WHAT IS EXPECTED
Pick up the blog post about old media and the blogosphere after its last sentence and continue writing it.

PROVIDED TEXT
Network Effects, My Boy, Network Effects. . .

Bill Quick explains the incentive structures that respectively contribute to old-media dishonesty and make the blogosphere both more honest and an effective check on the old media’s tricks. Worth reading.

(via protein wisdom)

3 thoughts on “Network Effects, My Boy, Network Effects. . .”

  1. (Cross posted at Daily Pundit)

    I think another powerful economic incentive creates a powerful group-think within old media.

    The true product that old media sells is veracity. “CBS News is news you can trust” says the commercial. People buy media because they trust it. Every old media outlet relies on it’s consumer accepting what they say by default. If they lose that trust, they are destroyed.

    This dynamic means that it is in each outlets interest to never be proven wrong in their assertions. In the old days, only another outlet could challenge another’s assertions. Old media quickly reached a form of market place détente were each media outlet did not question the major assertions of each other’s stories.

    Old media competes to get to a story first (a scoop) or to cover stories no one else would. What they do not do is aggressively question the major premises of each other stories. That way would lead rapidly to mutual destruction. For any large story, it is in the interest of all old media players to adopt a central narrative and then stick with it. It’s a form of market collusion. They each protect their respective reputations for veracity by presenting a united front to their customers. Anyone who breaks from the herd and deviates from the narrative risk having the rest of the media question their veracity and therefor destroying the trust that consumer have in them.

DATASET ENTRIES
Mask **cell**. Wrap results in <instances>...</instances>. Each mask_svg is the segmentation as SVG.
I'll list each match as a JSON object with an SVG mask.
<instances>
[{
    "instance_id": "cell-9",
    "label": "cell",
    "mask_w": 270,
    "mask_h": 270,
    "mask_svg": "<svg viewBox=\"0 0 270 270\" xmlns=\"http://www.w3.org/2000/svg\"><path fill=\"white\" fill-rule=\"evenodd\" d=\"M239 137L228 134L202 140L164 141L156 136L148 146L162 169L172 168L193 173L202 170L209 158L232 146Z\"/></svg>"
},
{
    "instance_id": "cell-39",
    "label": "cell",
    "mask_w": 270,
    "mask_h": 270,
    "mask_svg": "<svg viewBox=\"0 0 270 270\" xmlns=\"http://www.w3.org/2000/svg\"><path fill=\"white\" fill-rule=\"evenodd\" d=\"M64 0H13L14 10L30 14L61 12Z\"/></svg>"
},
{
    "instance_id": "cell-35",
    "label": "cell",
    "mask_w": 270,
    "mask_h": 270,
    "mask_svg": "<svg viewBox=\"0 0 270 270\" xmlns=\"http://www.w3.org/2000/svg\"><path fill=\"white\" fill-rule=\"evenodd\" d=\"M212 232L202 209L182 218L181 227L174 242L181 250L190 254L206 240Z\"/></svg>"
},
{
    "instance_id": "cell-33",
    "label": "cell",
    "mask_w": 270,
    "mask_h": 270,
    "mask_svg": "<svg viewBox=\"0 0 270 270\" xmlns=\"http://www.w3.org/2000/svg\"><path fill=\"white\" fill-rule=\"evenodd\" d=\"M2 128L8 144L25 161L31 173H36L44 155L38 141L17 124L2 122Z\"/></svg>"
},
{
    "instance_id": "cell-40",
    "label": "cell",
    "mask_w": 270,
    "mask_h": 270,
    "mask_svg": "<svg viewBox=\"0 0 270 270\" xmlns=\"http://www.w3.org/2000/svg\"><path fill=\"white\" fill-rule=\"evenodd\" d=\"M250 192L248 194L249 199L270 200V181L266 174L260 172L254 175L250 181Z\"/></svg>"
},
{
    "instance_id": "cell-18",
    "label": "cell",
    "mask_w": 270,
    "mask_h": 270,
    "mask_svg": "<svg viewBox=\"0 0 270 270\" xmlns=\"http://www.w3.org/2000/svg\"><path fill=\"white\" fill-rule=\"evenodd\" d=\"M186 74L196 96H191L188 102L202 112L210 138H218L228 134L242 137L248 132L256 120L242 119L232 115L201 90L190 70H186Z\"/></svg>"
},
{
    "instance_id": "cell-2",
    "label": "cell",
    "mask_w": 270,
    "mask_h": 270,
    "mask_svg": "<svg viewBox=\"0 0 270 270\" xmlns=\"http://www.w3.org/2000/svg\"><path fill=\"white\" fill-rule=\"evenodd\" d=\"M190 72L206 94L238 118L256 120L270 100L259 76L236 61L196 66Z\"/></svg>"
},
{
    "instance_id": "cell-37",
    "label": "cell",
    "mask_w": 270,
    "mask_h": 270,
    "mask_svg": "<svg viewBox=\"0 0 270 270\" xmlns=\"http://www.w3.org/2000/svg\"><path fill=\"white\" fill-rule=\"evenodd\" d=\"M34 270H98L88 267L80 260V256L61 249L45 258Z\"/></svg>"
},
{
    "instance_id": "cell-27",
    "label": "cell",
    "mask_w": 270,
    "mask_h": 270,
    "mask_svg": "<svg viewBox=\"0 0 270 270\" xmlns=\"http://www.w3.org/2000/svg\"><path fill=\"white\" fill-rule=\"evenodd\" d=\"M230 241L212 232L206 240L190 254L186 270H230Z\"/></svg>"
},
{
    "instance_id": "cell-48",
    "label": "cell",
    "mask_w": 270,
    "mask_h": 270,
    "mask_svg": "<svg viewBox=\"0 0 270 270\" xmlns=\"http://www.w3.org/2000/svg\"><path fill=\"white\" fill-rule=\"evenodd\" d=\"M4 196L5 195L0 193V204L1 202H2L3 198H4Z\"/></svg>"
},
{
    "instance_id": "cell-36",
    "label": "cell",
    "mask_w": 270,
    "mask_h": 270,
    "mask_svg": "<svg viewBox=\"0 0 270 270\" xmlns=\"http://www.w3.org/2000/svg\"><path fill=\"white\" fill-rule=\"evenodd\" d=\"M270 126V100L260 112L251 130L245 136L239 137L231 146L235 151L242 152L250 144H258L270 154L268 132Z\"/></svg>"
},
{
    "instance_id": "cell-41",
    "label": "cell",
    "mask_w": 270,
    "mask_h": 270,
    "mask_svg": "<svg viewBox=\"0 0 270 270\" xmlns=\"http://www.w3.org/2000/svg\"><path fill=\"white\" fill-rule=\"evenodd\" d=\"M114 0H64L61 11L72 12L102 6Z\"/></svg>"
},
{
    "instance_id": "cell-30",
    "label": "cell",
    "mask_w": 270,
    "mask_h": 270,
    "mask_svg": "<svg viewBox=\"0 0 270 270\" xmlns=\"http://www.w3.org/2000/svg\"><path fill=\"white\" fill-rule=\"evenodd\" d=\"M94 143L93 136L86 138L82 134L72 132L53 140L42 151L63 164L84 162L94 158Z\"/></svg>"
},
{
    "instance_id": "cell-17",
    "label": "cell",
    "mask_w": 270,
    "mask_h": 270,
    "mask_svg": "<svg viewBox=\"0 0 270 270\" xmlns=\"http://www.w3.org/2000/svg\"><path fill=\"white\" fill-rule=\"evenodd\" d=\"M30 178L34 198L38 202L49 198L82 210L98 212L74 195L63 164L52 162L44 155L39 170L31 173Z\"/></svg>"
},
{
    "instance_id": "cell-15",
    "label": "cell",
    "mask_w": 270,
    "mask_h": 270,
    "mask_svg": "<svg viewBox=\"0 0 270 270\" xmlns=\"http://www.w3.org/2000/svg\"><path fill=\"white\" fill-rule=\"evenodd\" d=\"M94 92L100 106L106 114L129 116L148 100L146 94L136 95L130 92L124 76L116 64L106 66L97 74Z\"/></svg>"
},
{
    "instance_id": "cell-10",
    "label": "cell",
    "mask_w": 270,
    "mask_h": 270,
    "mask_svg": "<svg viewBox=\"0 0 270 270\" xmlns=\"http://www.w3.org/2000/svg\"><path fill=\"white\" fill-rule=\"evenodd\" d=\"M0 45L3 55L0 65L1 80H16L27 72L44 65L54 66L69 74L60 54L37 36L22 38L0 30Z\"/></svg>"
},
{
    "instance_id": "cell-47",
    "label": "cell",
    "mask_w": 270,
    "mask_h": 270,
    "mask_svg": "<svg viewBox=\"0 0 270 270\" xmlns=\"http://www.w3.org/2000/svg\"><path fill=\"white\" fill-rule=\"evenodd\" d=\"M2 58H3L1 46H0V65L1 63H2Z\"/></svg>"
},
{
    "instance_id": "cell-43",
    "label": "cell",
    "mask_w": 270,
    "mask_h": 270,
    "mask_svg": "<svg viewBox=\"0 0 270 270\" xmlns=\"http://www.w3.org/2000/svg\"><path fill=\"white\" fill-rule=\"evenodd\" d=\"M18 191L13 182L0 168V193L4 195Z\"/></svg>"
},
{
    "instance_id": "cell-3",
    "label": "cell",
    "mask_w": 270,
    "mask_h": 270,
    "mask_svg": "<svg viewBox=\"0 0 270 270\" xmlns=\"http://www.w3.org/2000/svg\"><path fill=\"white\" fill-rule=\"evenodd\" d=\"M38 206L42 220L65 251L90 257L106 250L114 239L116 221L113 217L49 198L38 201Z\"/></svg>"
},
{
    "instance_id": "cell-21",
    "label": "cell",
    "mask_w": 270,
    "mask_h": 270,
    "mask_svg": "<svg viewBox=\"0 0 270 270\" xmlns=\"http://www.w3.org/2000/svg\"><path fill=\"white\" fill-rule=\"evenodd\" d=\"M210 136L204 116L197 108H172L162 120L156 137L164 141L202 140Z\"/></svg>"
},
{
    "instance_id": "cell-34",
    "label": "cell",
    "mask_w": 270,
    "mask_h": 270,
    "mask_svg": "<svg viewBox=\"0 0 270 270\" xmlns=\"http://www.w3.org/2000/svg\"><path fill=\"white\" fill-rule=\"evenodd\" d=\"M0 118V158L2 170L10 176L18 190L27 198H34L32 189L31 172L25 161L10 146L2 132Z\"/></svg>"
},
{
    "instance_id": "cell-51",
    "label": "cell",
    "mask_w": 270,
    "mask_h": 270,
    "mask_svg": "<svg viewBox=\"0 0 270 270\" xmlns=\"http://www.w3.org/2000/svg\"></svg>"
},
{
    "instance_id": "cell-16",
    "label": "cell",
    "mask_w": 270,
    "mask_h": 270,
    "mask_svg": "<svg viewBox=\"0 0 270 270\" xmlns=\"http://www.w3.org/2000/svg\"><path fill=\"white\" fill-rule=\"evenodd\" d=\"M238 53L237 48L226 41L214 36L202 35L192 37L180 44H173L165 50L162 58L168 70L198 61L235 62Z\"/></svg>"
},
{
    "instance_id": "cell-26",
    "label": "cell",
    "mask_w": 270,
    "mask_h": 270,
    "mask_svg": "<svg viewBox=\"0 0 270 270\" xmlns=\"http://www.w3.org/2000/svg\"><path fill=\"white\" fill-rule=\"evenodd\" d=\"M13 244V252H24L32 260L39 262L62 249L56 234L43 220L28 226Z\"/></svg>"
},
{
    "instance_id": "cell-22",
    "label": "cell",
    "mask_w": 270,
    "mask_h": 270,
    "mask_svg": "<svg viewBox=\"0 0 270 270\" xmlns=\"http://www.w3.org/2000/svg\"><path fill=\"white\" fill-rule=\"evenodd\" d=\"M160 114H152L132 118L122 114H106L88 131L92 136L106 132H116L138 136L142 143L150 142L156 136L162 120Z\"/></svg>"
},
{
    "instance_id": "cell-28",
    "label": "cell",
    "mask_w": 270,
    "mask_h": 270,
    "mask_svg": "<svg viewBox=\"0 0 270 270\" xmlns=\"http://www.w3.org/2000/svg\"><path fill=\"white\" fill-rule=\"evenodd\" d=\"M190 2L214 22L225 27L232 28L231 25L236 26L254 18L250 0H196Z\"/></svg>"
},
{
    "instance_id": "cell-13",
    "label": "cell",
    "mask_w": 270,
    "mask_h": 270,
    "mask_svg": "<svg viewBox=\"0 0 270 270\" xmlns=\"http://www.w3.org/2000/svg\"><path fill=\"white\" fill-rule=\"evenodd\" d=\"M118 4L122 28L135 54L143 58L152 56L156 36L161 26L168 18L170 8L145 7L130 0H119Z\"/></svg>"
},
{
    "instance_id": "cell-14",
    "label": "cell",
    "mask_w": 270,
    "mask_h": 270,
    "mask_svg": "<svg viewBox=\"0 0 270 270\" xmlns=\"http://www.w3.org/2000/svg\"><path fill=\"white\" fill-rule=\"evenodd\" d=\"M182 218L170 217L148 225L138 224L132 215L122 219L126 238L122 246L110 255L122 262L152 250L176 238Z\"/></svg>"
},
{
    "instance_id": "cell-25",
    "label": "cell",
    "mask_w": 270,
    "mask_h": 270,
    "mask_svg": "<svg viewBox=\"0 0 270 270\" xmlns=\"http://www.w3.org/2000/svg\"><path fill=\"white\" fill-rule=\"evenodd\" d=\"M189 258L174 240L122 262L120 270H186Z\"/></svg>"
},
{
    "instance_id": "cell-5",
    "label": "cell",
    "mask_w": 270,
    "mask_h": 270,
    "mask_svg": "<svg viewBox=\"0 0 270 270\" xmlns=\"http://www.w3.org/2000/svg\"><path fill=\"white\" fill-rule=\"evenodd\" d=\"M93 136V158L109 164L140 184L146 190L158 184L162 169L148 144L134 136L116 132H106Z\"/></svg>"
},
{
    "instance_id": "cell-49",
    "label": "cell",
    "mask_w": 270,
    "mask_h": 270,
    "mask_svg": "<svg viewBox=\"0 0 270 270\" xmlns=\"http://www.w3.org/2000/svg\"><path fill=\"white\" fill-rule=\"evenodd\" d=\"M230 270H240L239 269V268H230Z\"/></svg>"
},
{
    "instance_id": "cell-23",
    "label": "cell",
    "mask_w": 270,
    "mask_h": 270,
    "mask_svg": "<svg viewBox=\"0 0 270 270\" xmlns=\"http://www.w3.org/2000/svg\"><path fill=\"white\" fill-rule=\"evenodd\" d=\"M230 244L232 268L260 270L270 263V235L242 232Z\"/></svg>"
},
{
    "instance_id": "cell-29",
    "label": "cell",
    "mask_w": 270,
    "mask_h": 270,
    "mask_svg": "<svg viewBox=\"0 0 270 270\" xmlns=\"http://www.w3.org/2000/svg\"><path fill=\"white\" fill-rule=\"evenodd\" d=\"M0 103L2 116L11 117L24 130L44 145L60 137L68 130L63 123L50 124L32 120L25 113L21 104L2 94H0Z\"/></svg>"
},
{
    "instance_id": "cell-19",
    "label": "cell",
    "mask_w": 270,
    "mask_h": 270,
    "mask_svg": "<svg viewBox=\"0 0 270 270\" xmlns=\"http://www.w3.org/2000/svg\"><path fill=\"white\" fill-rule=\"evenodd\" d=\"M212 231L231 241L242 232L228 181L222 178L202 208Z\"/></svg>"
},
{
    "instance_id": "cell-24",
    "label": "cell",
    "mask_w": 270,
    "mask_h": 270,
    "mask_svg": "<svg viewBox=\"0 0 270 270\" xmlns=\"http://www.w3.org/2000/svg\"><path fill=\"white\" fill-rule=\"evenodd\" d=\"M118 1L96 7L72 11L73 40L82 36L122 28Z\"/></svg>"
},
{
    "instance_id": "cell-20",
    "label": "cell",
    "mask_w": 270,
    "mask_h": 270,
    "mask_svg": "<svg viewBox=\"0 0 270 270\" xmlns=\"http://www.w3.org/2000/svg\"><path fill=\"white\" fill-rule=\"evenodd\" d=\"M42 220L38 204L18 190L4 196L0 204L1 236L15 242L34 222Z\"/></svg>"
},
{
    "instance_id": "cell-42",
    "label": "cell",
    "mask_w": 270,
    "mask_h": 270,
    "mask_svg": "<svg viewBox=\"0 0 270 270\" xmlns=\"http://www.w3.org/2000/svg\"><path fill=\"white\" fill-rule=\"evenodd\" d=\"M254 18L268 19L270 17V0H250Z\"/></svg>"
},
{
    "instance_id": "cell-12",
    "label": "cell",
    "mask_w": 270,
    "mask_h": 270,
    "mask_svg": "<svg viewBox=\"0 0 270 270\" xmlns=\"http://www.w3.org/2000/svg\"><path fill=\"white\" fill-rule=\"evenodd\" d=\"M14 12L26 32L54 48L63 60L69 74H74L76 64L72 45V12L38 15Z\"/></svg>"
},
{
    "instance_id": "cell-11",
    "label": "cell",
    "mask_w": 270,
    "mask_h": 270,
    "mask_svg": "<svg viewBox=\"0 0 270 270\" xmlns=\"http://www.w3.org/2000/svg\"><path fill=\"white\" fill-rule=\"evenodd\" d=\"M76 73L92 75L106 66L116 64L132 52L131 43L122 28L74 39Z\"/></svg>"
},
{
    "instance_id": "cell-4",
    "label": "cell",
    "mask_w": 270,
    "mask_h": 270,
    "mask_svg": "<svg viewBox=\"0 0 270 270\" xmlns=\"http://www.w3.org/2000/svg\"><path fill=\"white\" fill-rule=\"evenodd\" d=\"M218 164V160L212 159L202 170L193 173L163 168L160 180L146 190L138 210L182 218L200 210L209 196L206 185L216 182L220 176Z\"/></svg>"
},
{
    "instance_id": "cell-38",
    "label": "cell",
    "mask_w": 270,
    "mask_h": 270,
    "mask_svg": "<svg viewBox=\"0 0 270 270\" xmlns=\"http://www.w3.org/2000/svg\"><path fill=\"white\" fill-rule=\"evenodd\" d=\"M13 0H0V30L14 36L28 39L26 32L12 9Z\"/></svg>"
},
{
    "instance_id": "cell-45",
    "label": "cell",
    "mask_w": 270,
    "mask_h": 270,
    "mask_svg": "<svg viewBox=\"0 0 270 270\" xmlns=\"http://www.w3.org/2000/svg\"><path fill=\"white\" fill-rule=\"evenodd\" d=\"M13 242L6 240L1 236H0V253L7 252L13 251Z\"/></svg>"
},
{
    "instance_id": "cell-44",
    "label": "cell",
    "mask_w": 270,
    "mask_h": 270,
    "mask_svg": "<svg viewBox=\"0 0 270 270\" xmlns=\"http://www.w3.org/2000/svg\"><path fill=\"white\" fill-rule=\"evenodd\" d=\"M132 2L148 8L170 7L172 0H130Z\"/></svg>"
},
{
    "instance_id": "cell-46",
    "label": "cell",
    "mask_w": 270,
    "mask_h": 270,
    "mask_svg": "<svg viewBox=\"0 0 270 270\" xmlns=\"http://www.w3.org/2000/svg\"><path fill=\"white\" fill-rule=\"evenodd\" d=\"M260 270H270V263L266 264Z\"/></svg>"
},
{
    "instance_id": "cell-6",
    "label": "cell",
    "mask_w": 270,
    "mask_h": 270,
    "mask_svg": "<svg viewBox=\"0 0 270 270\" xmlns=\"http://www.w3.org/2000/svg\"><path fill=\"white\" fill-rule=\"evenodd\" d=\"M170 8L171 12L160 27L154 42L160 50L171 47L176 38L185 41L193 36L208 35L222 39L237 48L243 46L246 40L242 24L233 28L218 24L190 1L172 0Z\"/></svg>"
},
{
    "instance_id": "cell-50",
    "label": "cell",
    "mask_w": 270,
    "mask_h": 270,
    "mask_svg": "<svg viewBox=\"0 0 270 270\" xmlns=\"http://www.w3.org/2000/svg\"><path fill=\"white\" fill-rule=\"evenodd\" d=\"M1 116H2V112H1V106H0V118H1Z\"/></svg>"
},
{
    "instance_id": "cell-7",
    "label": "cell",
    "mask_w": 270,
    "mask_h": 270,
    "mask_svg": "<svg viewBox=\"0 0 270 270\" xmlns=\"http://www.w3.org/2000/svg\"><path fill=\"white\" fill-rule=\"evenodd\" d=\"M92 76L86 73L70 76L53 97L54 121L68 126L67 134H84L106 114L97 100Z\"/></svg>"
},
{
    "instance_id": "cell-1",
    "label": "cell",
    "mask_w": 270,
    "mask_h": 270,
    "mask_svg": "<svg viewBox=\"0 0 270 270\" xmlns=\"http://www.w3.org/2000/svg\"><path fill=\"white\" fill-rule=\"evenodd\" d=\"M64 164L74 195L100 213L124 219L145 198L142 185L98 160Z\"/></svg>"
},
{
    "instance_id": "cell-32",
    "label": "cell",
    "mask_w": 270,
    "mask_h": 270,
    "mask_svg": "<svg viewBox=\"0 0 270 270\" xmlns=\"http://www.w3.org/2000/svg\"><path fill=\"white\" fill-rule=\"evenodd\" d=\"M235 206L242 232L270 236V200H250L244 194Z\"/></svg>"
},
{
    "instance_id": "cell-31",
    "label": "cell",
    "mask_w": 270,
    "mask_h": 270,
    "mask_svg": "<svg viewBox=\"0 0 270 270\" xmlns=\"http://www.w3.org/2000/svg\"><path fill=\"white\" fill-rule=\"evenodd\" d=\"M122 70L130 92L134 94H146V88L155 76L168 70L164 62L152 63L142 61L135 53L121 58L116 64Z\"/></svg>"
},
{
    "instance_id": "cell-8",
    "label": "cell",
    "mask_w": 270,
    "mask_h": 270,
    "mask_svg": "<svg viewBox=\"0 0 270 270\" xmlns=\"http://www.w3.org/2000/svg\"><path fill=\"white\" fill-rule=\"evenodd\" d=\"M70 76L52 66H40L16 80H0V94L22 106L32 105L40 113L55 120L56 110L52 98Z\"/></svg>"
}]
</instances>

RESPONSE
    As a consequence, old media can’t seriously question itself. Nobody wants to be singled from the herd for holding contrary ideas. There is no real give-and- take of ideas and assertions in the old media. Once the big players have established a narrative everybody has to play along.

    Those days are over. Packs and swarms on the internet are picking off the herd members one by one.

  2. Well, i’m certainly glad the blogs are here, just as i’m glad National Review is available.

    But i don’t think that blogs are particularly more unbiased, or less prone to errors of fact than the mainstream. People speculate, they check facts they disagree with more carefully than facts that they want to believe. Blogger or NYT reporter, doesn’t matter.

    Nor do they necessarily convince those who are not already converted. Deaniacs and the neo-Jacobins can look at blog demonstrations that the CBS papers were a forgery with the same “So what?” attitude that i look at “facts” or projections in a Krugman spiel. Assuming i read one…

    What blogs do is provide an alternative, where someone who wants to find the non-mainstream view has a chance of doing so. Yes, the network effect helps some in making corrections available. But only for those who want to know the correction.

    I’m sure, if i wanted to waste the time, that i could find plenty of fact checked blogs that prove that the recent tax cuts destroyed the economy. Or that the Swift Boat Vets for Truth were bribed, coerced, or at least a direct adjunct to the Bush campaign. But that’s not the kind of correction i will spend time looking for.